Mediation of CHC Associations

Mediation analyses were considered exploratory; therefore, we report indirect effects of borderline significance (p<0.10) with full results available in Supplemental Table 4. hs-CRP partially mediated the association between grade 2+ vascular conditions and worse performance on sustained attention (39.6% variance mediated), motor processing speed (17.4%), and visual processing speed (70.9%). hs-CRP also mediated the association between endocrine conditions and visual processing speed (32.1%). hs-CRP partially mediated the association between pulmonary conditions and visual processing speed (25.7%) while IL-6 partially mediated the association between pulmonary conditions and visuomotor-processing speed (36.8%).

Discussion

In this, the first assessment of serum biomarkers in non-CNS-treated survivors of childhood cancer, we provide data to support the hypothesis that inflammation, oxidative stress, and folate physiology contribute to cancer-related neurocognitive impairment in long-term survivors of childhood HL. Compared to matched community controls, survivors of HL have higher concentrations of inflammation and oxidative stress 20 years post-diagnosis which are associated with neurocognitive dysfunction. hs-CRP was broadly associated with worse neurocognitive function, while IL-6 was specifically associated with worse visuomotor processing speed. Moreover, hs-CRP and IL-6 mediated associations between vascular or pulmonary CHCs and measures of attention and processing speed. Malondialdehyde and homocysteine were associated with worse neurocognitive function in multiple domains, which were not observed in community controls. Antineoplastic treatments may inhibit folate-dependent processing resulting in the accumulation of homocysteine in addition to significant oxidative damage. These data suggest systemic inflammation and oxidative stress is chronic in long-term survivors and may serve as a target for interventions to alleviate late cancer-related neurocognitive dysfunction.

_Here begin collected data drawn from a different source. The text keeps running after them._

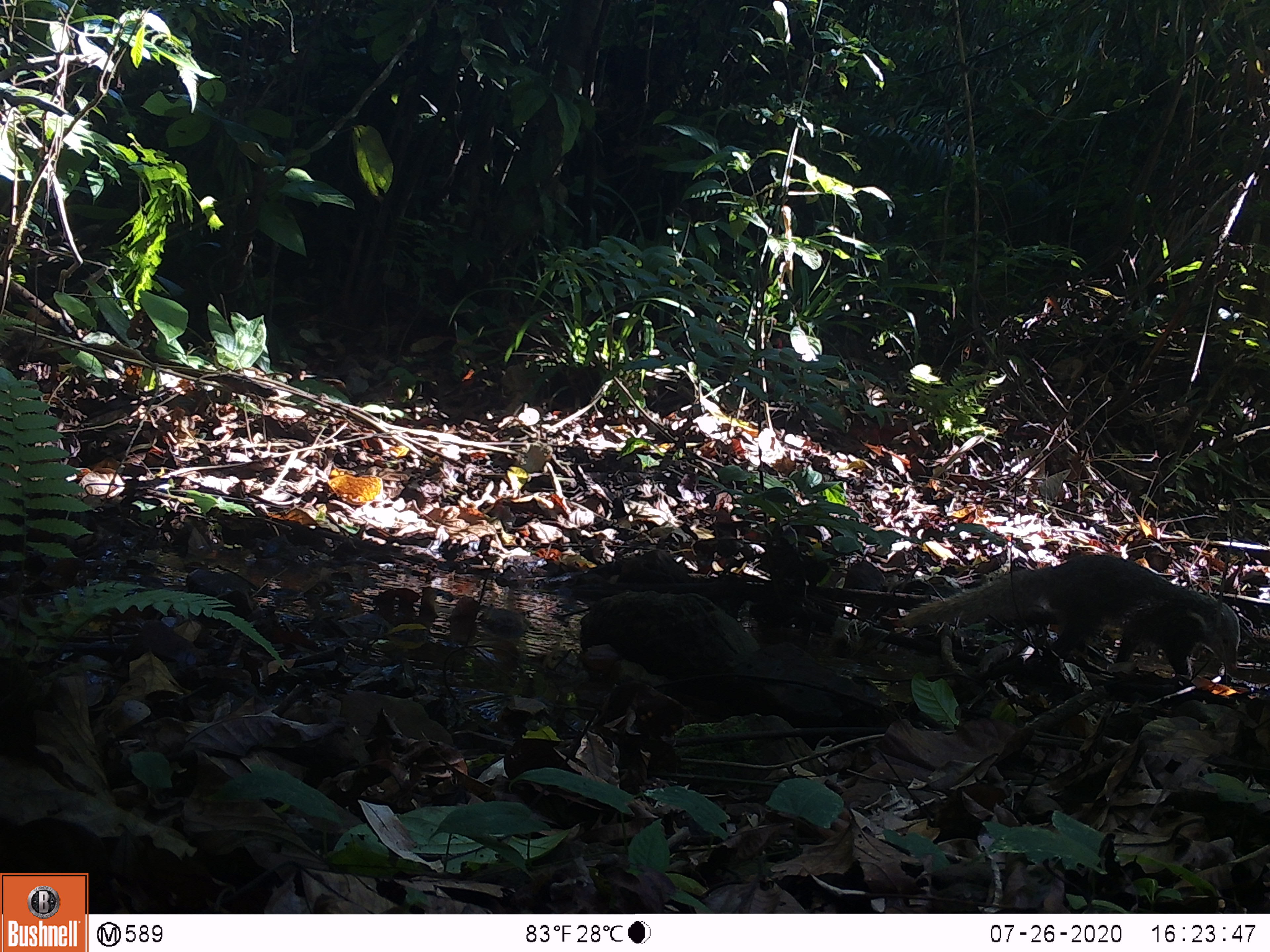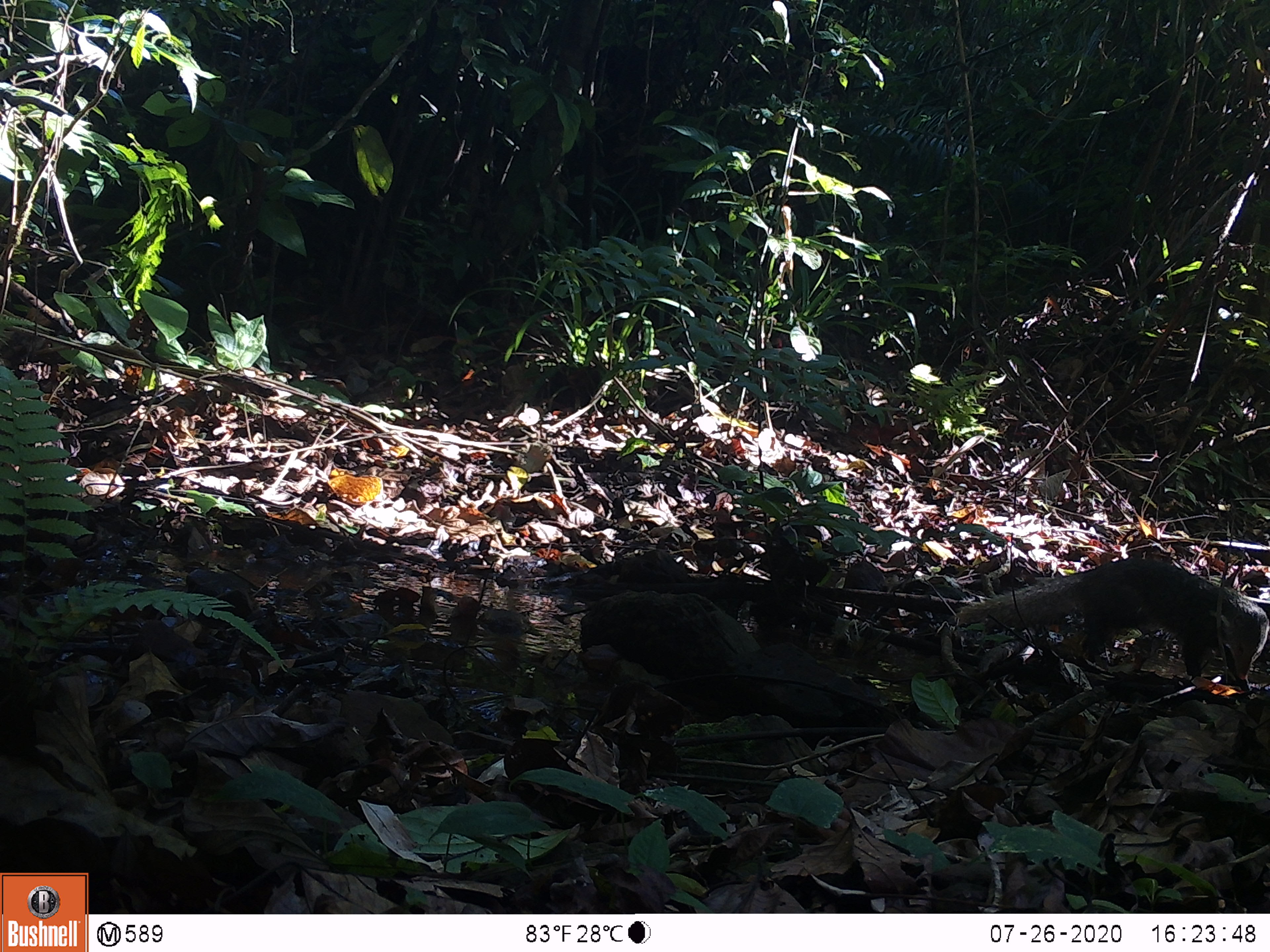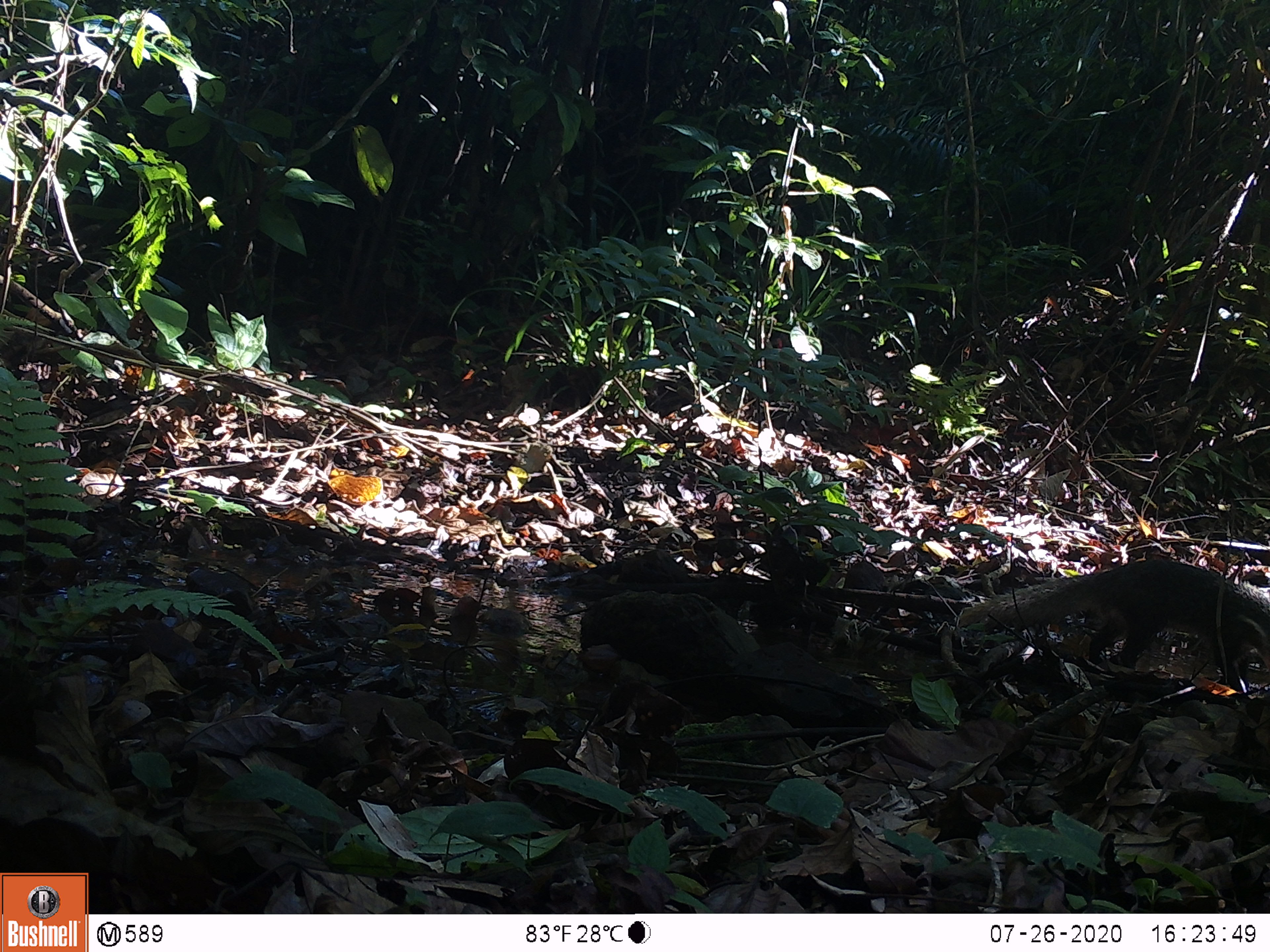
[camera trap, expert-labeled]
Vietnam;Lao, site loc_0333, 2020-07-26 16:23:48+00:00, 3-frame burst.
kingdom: Animalia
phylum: Chordata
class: Mammalia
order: Carnivora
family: Herpestidae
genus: Urva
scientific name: Urva urva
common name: crab-eating mongoose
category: crab eating mongoose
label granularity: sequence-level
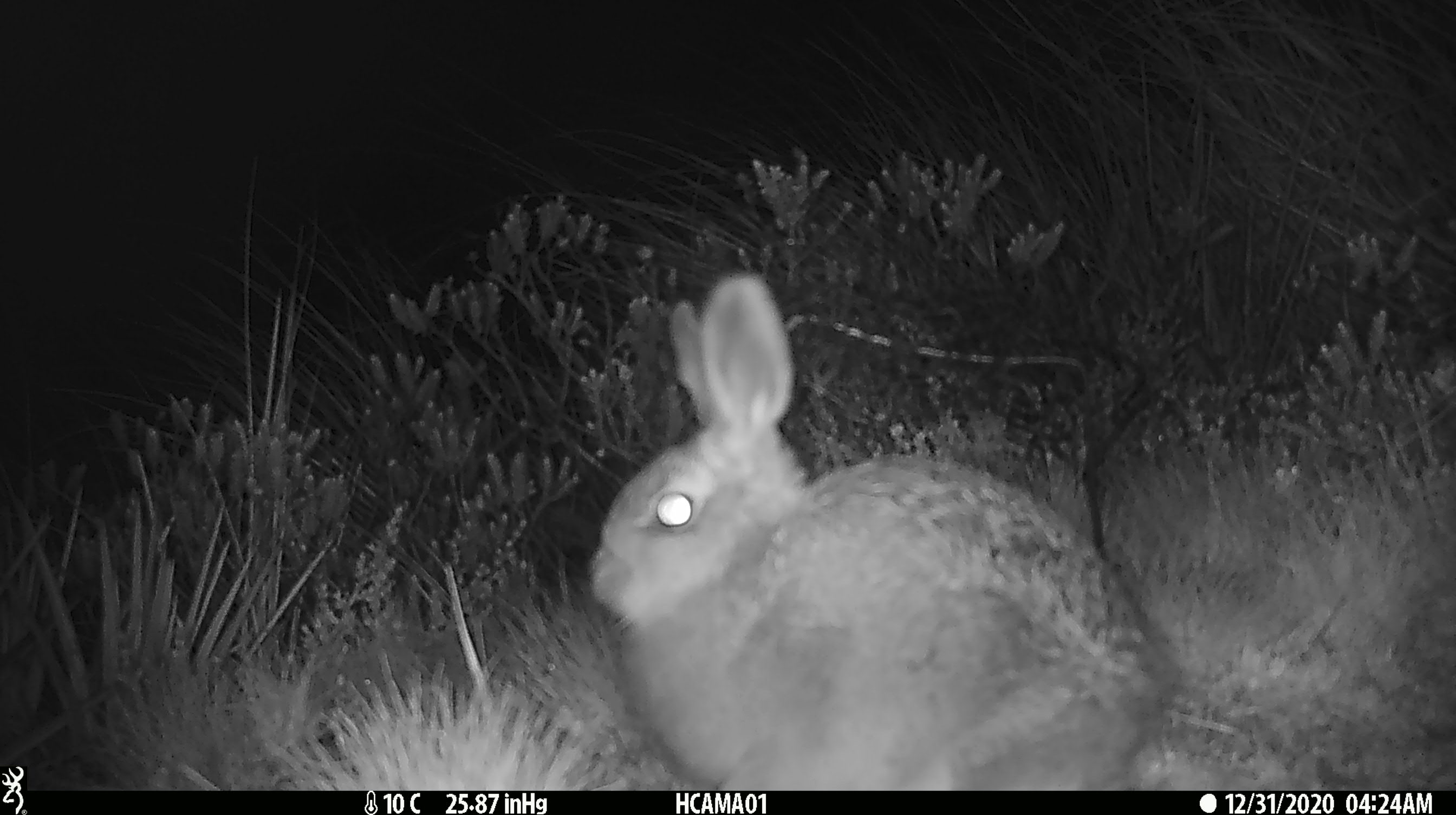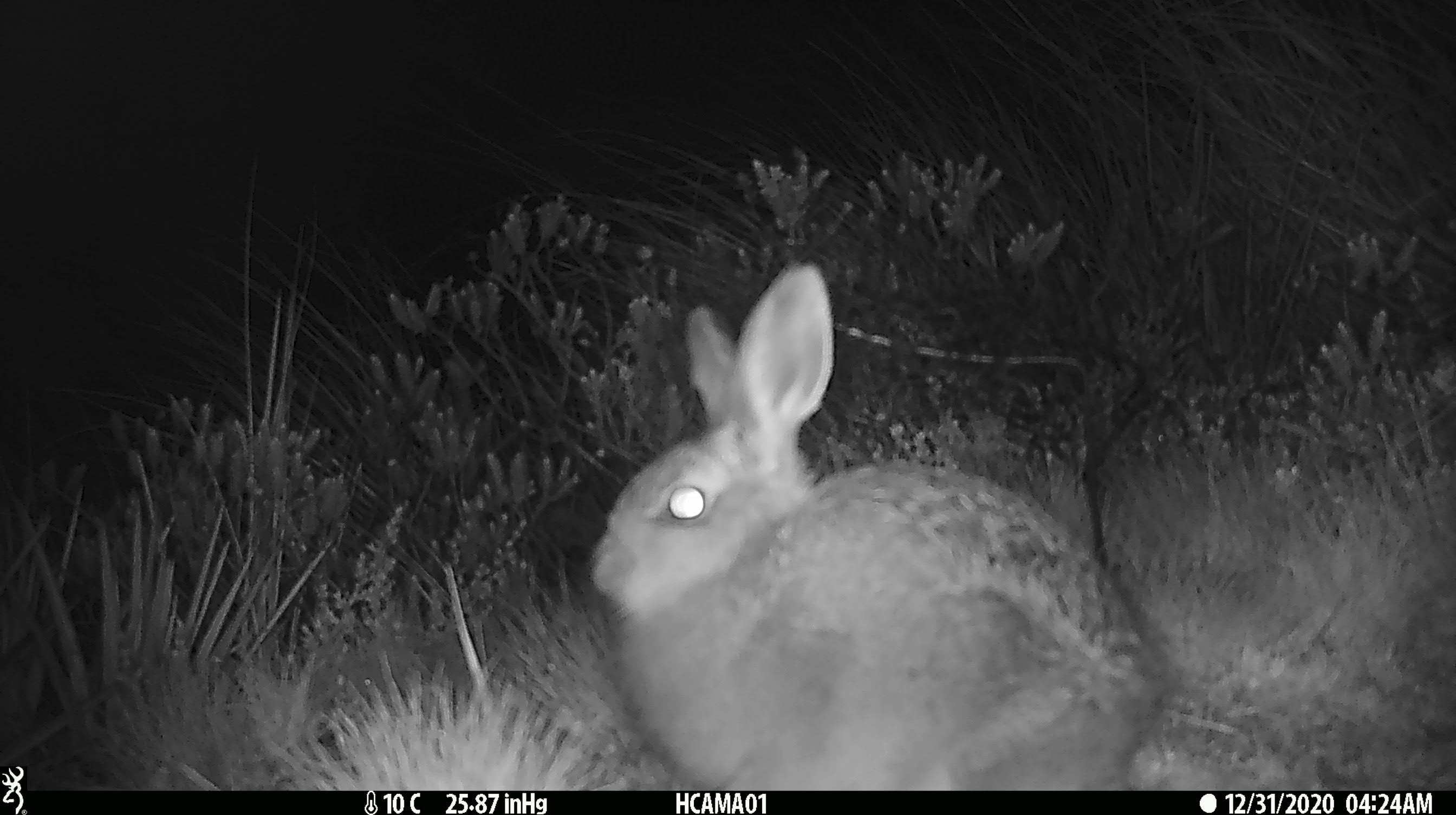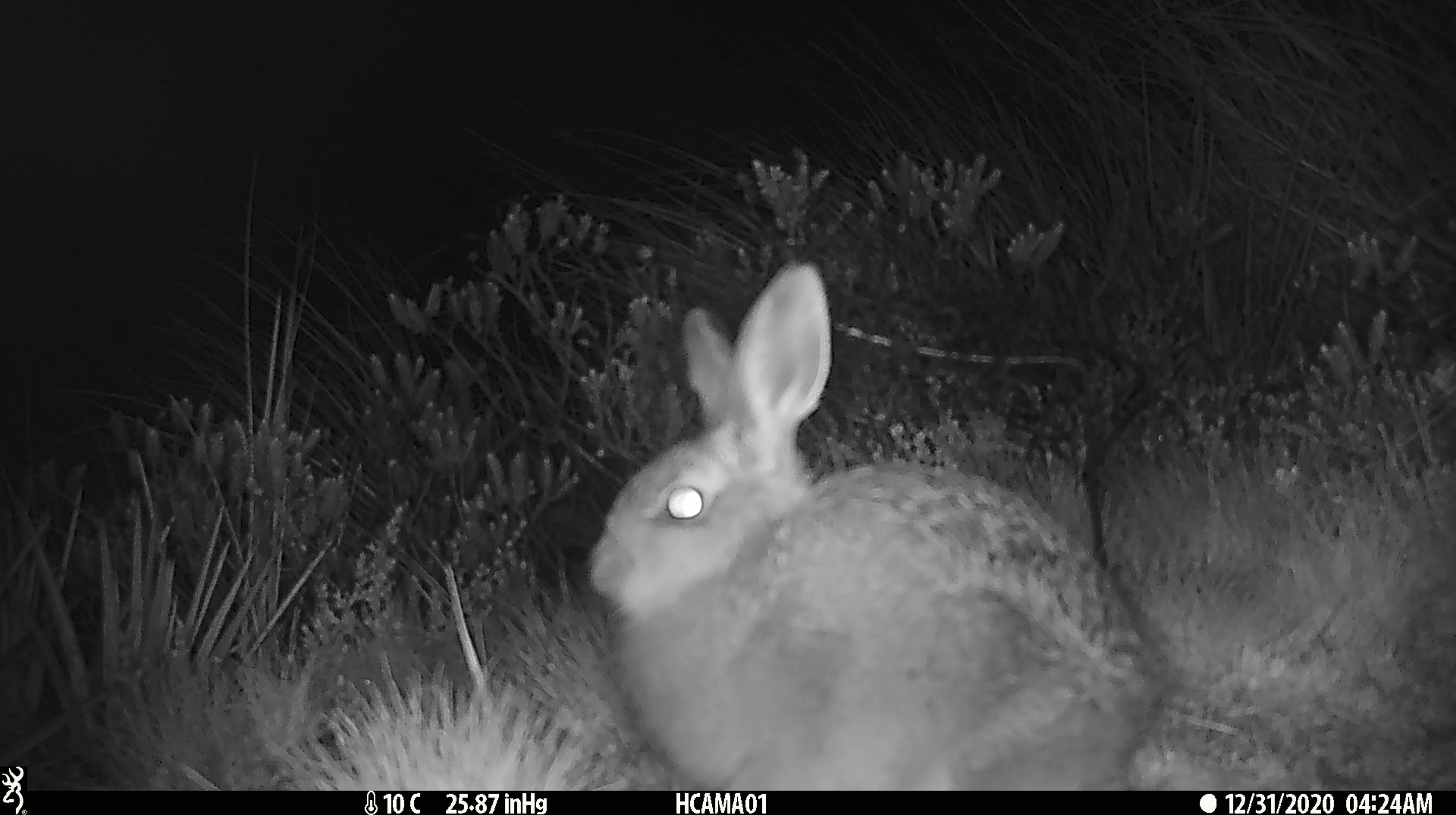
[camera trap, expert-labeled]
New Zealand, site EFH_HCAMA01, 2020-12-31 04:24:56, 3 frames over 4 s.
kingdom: Animalia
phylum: Chordata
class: Mammalia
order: Lagomorpha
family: Leporidae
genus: Oryctolagus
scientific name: Oryctolagus cuniculus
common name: european rabbit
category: rabbit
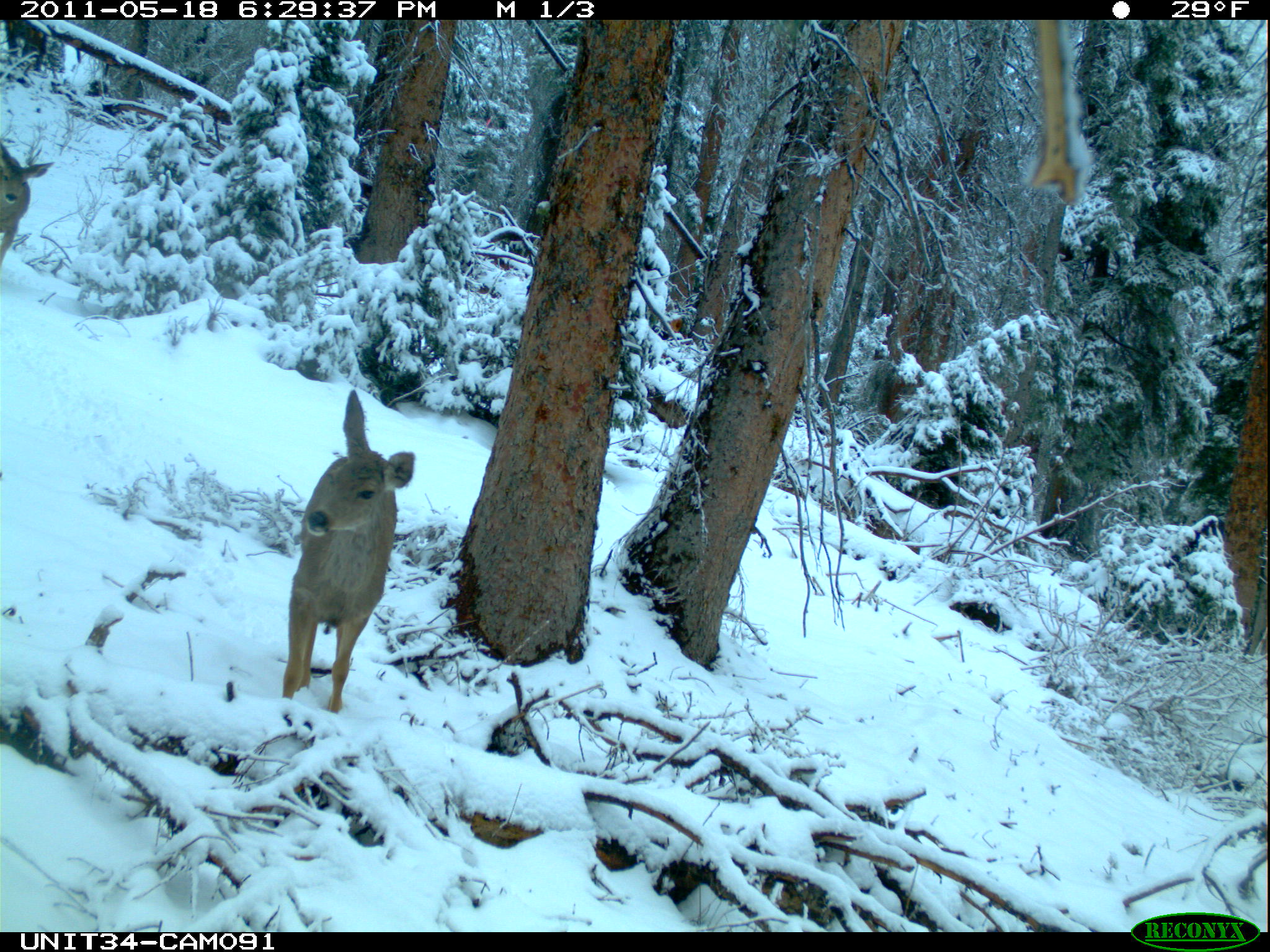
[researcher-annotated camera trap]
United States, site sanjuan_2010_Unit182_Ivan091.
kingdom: Animalia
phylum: Chordata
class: Mammalia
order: Artiodactyla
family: Cervidae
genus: Odocoileus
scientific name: Odocoileus hemionus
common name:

Similar to our findings, Cheung et al. report IL-6 and hs-CRP were associated with visuomotor processing speed and cognitive flexibility in adolescent survivors of acute lymphoblastic leukemia (ALL).[41] IL-6 and hs-CRP are also associated with deficits in processing speed and executive functions among breast cancer survivors.[6, 10, 42, 43] In our study, after adjustment for known confounders, hs-CRP was associated with worse performance on multiple measures of attention, processing speed, memory, and executive function. Importantly, these associations could not be replicated in community controls. These data implicate inflammation in the etiology of cancer-related neurocognitive impairment among non-CNS treated survivors of childhood cancer. High peripheral concentrations of pro-inflammatory cytokines can increase the permeability of the blood brain barrier, allowing cytokines to enter the CNS and activate microglia-related neuroinflammation, which decreases neurogenesis and can lead to neurocognitive impairment.[8, 11, 12] Assays for hs-CRP are routinely available, making it a useful biomarker to identify survivors at risk for neurocognitive dysfunction who may benefit most from an anti-inflammatory intervention to mitigate neurocognitive impairment.

We provide new data that suggest chronic inflammation may be important to the underlying causal mechanisms by which cardiopulmonary morbidity impacts processing speed dysfunction in survivors. We previously demonstrated that cardiovascular and pulmonary health conditions were associated with neurocognitive impairment among survivors of childhood HL.[2, 3, 16] This study expands the previous work to understand how cardiopulmonary disease may impact neurocognitive function, suggesting it may be through increased peripheral inflammation. However, the relationship between inflammation and cardiopulmonary disease is likely complex and bidirectional. Therefore, longitudinal studies are warranted to confirm the temporal relationship between these factors. It is possible that behavioral interventions targeting cardiopulmonary health, combined with an anti-inflammatory pharmaceutical intervention, may positively impact neurocognitive functioning. In fact, preliminary data from an ongoing clinical trial of adult cancer patients demonstrate exercise and low-dose ibuprofen may improve attention.[44]

Accumulation of reactive oxygen species (ROS) can lead to lipid peroxidation, protein oxidation, DNA damage, and increased inflammation (e.g. TNF-α), leading to neuronal damage and neurocognitive impairment.[5, 13] We demonstrate that malondialdehyde was associated with worse visual processing speed, while glutathione, an enzyme that clears ROS, was associated with better visual processing speed. These associations were not seen in controls, suggesting HL may be uniquely susceptible to the effects of oxidative stress on the CNS. This may be due to altered metabolism. Two studies of ALL survivors report polymorphisms in glutathione S-transferase genes are associated with worse memory, attention, or processing speed.[45, 46] One study also reported polymorphisms in the methionine synthase gene, an enzyme involved in homocysteine metabolism, were associated with decreased attention and response speed and elevated homocysteine levels were associated with impaired cognitive flexibility.[45, 47] In our study higher concentrations of serum homocysteine were associated with worse performance on tests of verbal learning and short-term recall. Mild hyperhomocysteinemia, due to impaired folate physiology, has been associated with vascular damage, inflammation, and oxidative stress all of which can contribute to neurocognitive impairment.[48, 49] Although only a small subset of survivors (7%) had elevated homocysteine levels, future research is needed to examine how polymorphisms related to homocysteine metabolism modify reported associations as well as the utility of folate therapy to improve neurocognitive function.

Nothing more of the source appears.